Early in his tenure, that philosophy meant staying put. During his first more than half-decade in sales, Shapero worked under the same manager—a stretch he credits with sharpening both his performance and his leadership instincts.
Rather than job hopping for faster promotions, he doubled down on mentorship, betting that the right environment would compound over time.
Shapero long had his eyes on the C-suite—but the path to the top required tough love from LinkedIn’s former CEO
After studying mathematics at Johns Hopkins University, Shapero dabbled in entrepreneurship—starting, and later selling, a high school athletic recruitment website.
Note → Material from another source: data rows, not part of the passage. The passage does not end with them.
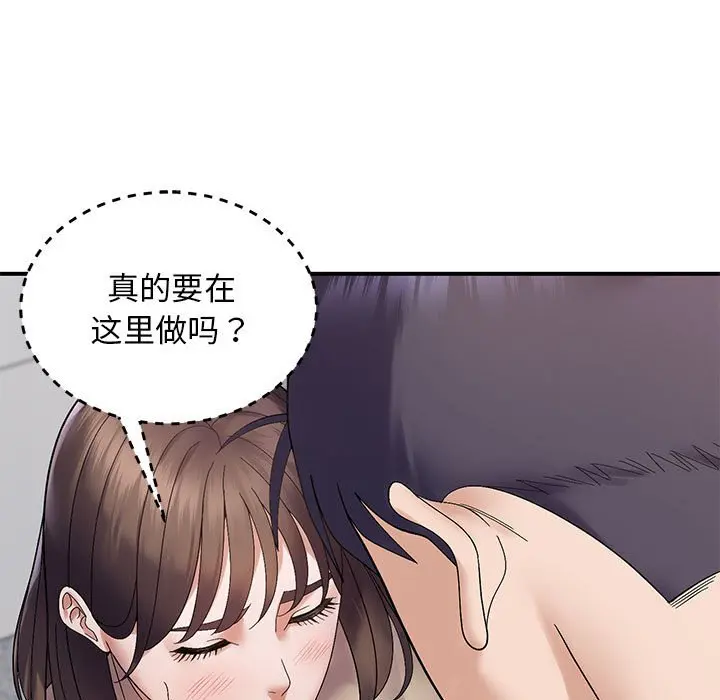 第 40 话_邻居跑路中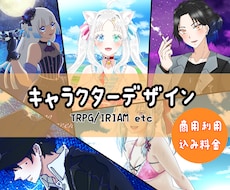 キャラクターデザイン描きます イメージ1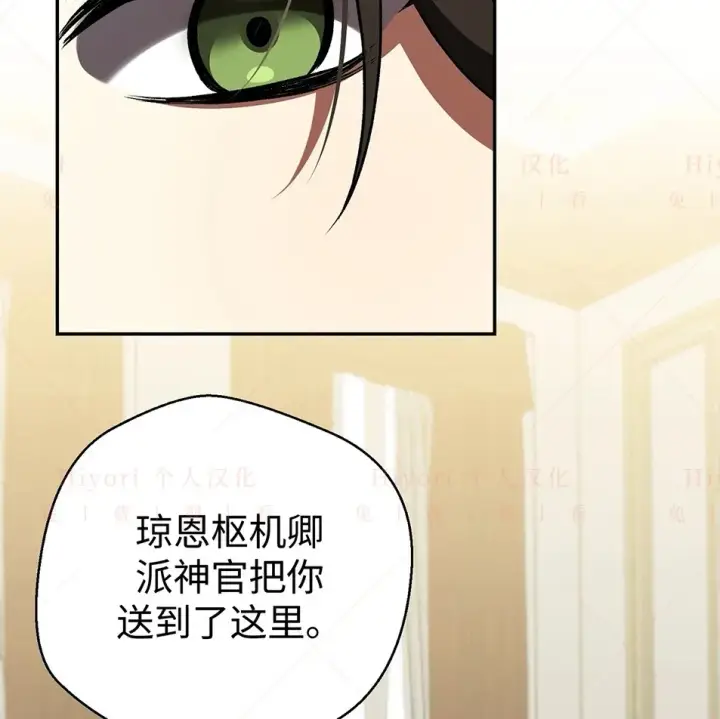《约翰爱蒂特》第19话图86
He eventually obtained his MBA from Harvard Business School in 2004, and worked in strategy consulting at Bain for nearly four years before joining LinkedIn in 2008.
But his ultimate career goal was always simpler: running a tech company.
“I’ve known probably since some of my entrepreneurial days that I aspired to be a great CEO one day of a tech company,” he recalled on Reveal: The Revenue AI Podcast by Gong in 2021. But getting there required a reality check—delivered by then-CEO Jeff Weiner.
After helping grow LinkedIn’s recruiting business from roughly $40 million to $1 billion in revenue over five years, Shapero expected validation. Instead, Weiner pointed out a gap: If he wanted to run a great tech company, he needed to understand the product—not just sales.
“It’s one of those moments where someone tells you a truth that isn’t necessarily comfortable in the moment,” Shapero said. “But upon reflection you realize is right—the cold water you needed splashed on your face a bit.”
So in 2014, he made an unusual move: stepping down from a senior sales leadership role to become an individual contributor on the product team.
“The only way to learn product is to do product,” he said. “You can’t learn it from afar. You can’t learn it by being connected to it. You need to build a product from the ground up.”
The bet eventually paid off. By 2019, he was named chief business officer, by 2021 chief operating officer—and now, CEO.
Fortune reached out to LinkedIn for further comment.
LinkedIn CEO’s advice for Gen Z on getting started
While Shapero has finally hit the top of the corporate ladder, if he had to do it all over again today, the path would likely be much more complicated. Traditional paths to entry-level work, especially in tech, are already being squeezed as companies automate routine work. But Shapero doesn’t think opportunities will necessarily outright disappear for Gen Z—instead they will just evolve.
“The bottleneck is unlikely to be the tech,” Shapero told Fortune last year. “The bottleneck is going to be how you teach people how to do it. That’s a talent challenge, not a tech challenge.”
In practice, that means the most valuable candidates won’t necessarily be the ones building AI systems—but the ones who know how to work alongside them and be adaptive. Moreover, pairing that tech approach with human skills, like communication and creativity, are likely to pay even greater dividends, Shapero said.
“You don’t necessarily need to be the one that invents the new way to do something,” he added. “But you do need to be aware of what others are doing, what the best practices are, and then be comfortable changing your habits.”